Wessex: The Writer's Muse

wessex poem book cover

As A.E. Housman put it:

Tell me not here, it needs not saying,
What tune the enchantress plays
In aftermaths of soft September
Or under blanching mays,
For she and I were long acquainted
And I knew all her ways.

All writers have their jealous but inconstant muses, and here the mocking spirit flits across the English countryside and through the generations of a family that traces itself to holdings in the west country long before the Normans came.

In this modern version of the English pastoral the same themes are repeated: the constant longing for place, the reference to what should have been, the evocation of someone dead who still serves as emissary to a world that lies everywhere around us, if we had the humility and sense of history to see it.

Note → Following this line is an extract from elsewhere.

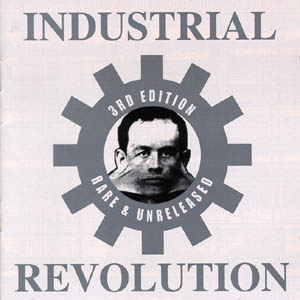 industrialcompart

An evocative portrayal of past generations in the form of a love poem: a free ebook in pdf format.

Excerpt: Opening

Would you retain me in our few letters,
Reduce me, laughing, to some purblind dream?
The paths in the sunlight are not the same.
Ours was a falling into headlong waters,
              A bewitchment further than the earth again.

Why reiterate how every chit of stone
Brimmed with a music that now is silent?
In the torrents of spring we yearn for attainment —
For the yielding, the belonging, the outward turned in:
               How fast that epiphany is put away.

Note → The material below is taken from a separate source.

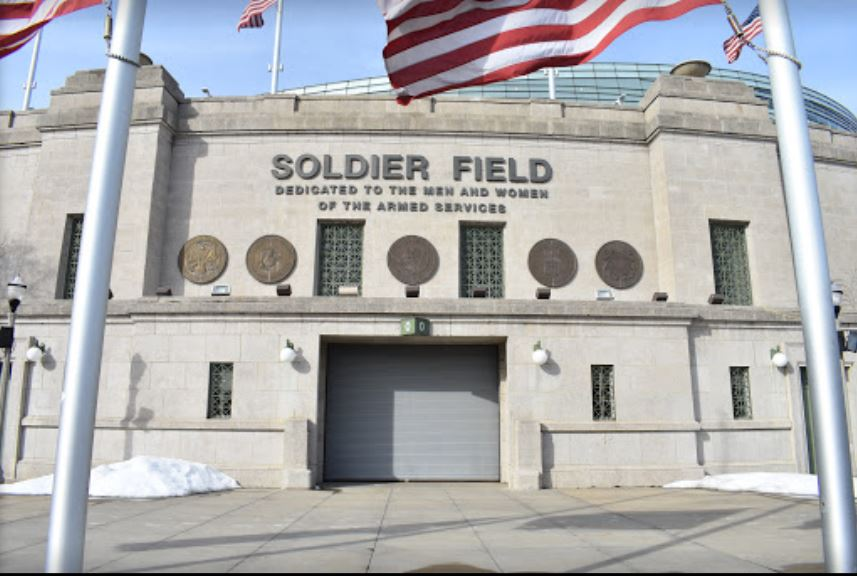 Solider Field - o Estádio do Chiago Bears e a Guerra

Say what you want to, exactly: I shall not care.
Enough were the words once to clothe the heart.
But now I am part of all the inanimate
Small and the suffering. Tell me: does the circling year
               Return now the scene where our own bird sang?

Pretend to yourself — why don't you? —   I shan't be long,
What with the sun up, the air soft, and the leaves warm.
There is no one to hear you. It will do no harm
To hold me awhile as though summers bring
               Tangible wonderment only once.

Why the incessant indulging of old regrets,
Playing the martyr? We have done our stint.
The fields have reseeded; the little that went
On from us soaring to a famed romance
                Is burned out and sintered, the first child spilled.

No, that's not true. There is an inner weld
Where still I may find you and feel the stone
Warm with your touch, and the doorway creaking. Lean
Out of absence a moment and I will build
               Stairways to rapture from a patchwork song

That flumes in the telling as an underground spring
Irrigates later when the great storms are gone —
Inwardly always, and my hooded skin
Is smooth and persuasive as the lawyer's tongue.
               Smile, disbelief: yes, they are best.

What's it to me then, this all-conquering past?
These townships, these Downlands, while burning May
Holds parley in woodlands, at road stops, where cars skim by
Counting the road miles, the coupons, the crest on crest
              Of skyline warped into silent stones.

Here were the chieftains, the Romans, and rough Saxon thanes
Knitting to leaf-mould, where the Chalk-land breathes
Of fume in the Springtime, of the garnered lives
Heaped up in tumuli, enclosures, in the turreted bones
               Of the polecat, the otter, the rabbit's spoor

10.Blanching in hillside, tranchet, in air-brindled moor,
Or the high beeches sighing over ochred flints,
The potsherds and the frost on the implements —
Of all that is nothing in the tier on tier
               Of the long so encompassed, and now always here.

With these I have paced out our Maiden Castle where
We two went laughing through the night's advance;
I have held out my hands, and the inheritance
Fell far beyond me as the evening fire
               Glimmered and drew down to the friendly west.